Increased crop biodiversity protects all of the plants, animals, and living creatures naturally present in an ecosystem. Cacao is a mid-canopy tree when it grows in the wild, so it thrives in partial shade. When farmers plant taller, hardwood trees with cacao in an agroforestry system, they provide shade and help the cacao trees grow. Mature hardwood trees can later be harvested for timber and provide additional income for farmers. Additionally, agroforestry preserves jungle habitat, which means the entire community of birds, mammals, and other creatures that call the jungle their home always have a place to live.

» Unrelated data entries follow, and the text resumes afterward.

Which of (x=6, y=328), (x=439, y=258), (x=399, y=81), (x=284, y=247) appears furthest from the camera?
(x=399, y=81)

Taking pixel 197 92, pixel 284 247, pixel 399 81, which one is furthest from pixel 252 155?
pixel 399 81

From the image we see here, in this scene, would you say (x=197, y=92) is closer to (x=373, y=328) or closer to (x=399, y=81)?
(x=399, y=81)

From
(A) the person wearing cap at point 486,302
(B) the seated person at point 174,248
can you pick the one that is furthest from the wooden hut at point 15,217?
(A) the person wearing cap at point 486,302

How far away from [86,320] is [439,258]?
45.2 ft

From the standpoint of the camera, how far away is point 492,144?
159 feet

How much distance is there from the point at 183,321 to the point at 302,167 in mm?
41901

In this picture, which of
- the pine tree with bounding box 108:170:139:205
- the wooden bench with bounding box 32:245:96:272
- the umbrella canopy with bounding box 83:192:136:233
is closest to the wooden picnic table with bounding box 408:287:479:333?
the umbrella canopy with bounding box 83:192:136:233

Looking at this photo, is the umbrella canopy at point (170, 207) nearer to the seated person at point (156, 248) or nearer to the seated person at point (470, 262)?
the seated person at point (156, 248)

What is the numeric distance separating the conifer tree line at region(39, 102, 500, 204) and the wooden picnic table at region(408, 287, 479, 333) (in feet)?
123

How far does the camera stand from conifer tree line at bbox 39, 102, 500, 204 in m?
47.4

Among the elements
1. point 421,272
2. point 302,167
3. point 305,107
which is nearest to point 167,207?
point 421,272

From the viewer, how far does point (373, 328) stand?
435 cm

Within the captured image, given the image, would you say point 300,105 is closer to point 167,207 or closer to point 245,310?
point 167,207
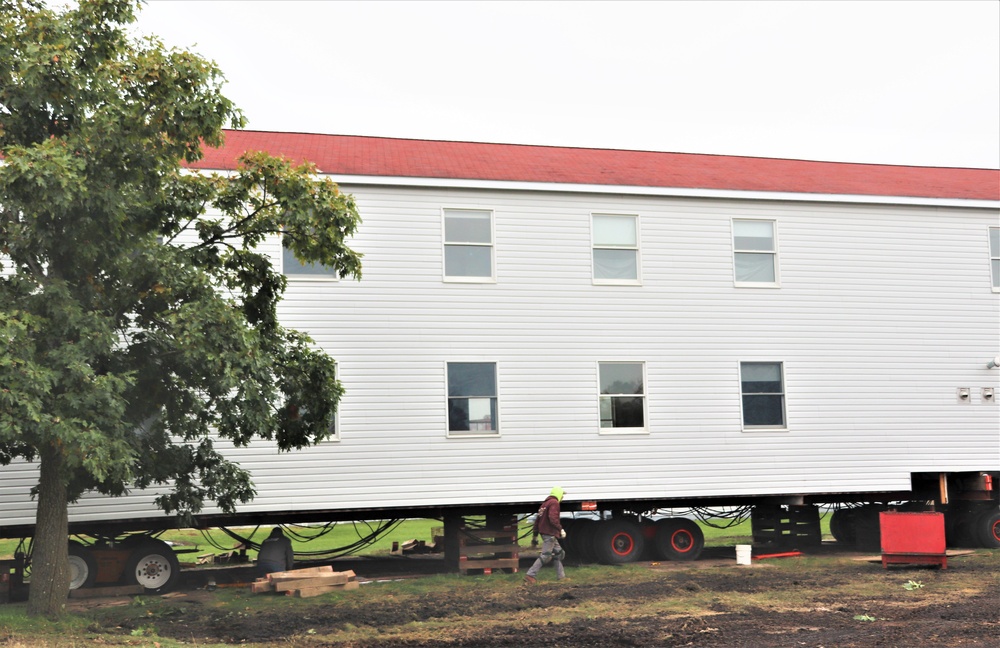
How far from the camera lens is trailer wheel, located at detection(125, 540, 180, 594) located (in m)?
18.0

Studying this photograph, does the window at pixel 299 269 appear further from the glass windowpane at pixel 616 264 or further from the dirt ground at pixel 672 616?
the dirt ground at pixel 672 616

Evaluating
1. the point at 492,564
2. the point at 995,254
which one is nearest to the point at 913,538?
the point at 995,254

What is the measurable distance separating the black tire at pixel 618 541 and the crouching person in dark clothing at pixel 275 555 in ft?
19.1

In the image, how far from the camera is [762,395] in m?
21.3

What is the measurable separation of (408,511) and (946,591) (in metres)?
8.94

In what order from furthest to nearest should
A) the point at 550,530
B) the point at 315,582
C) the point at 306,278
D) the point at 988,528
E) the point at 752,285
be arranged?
the point at 988,528 → the point at 752,285 → the point at 306,278 → the point at 550,530 → the point at 315,582

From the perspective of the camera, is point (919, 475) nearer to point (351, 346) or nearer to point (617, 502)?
point (617, 502)

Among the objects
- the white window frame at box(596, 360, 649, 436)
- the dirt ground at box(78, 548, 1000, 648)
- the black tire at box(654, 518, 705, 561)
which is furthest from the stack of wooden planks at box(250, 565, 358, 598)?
the black tire at box(654, 518, 705, 561)

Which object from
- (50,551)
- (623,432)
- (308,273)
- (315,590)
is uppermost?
(308,273)

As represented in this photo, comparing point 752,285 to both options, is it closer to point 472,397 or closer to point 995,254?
point 995,254

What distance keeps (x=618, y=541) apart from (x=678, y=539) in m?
1.32

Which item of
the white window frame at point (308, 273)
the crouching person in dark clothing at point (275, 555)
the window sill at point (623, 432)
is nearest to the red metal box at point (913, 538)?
the window sill at point (623, 432)

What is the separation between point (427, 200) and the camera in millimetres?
20000

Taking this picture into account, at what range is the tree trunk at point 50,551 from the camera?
14.0 m
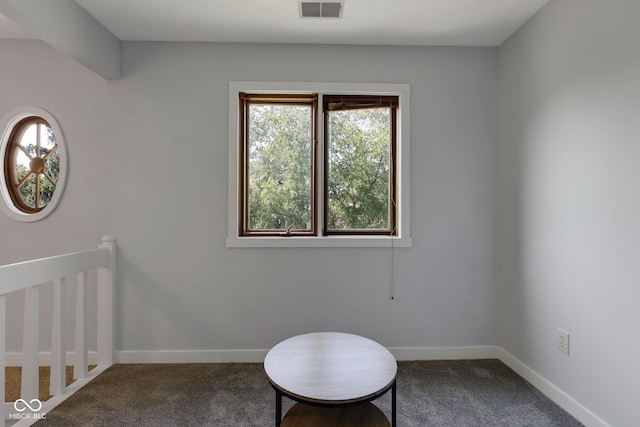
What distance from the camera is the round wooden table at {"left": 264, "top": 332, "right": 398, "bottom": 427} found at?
56.5 inches

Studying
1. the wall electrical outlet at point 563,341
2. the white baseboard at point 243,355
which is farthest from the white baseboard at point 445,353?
the wall electrical outlet at point 563,341

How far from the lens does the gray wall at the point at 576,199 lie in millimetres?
1694

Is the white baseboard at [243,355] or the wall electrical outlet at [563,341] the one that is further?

3. Climate Change Mitigation
Nearly 30% of global greenhouse gas emissions are a direct result of agricultural food production for Earth’s 7+ billion human inhabitants. When we support agricultural systems like agroforestry which sequester large amounts of atmospheric carbon, we balance out unsustainable farming practices in other industries. The tropical parts of the earth—where cacao grows exclusively—are quite literally the lungs of the planet, “breathing in” CO2 en masse, sequestering it in the soil, and slowing climate change for generations to come.
As a conscious consumer, you can support sustainable food practices like those discussed above by increasing your awareness of where your food comes from and how it is grown and processed. Together, we can build a better world for future generations to come and continue enjoying delicious, health-supportive foods, like chocolate.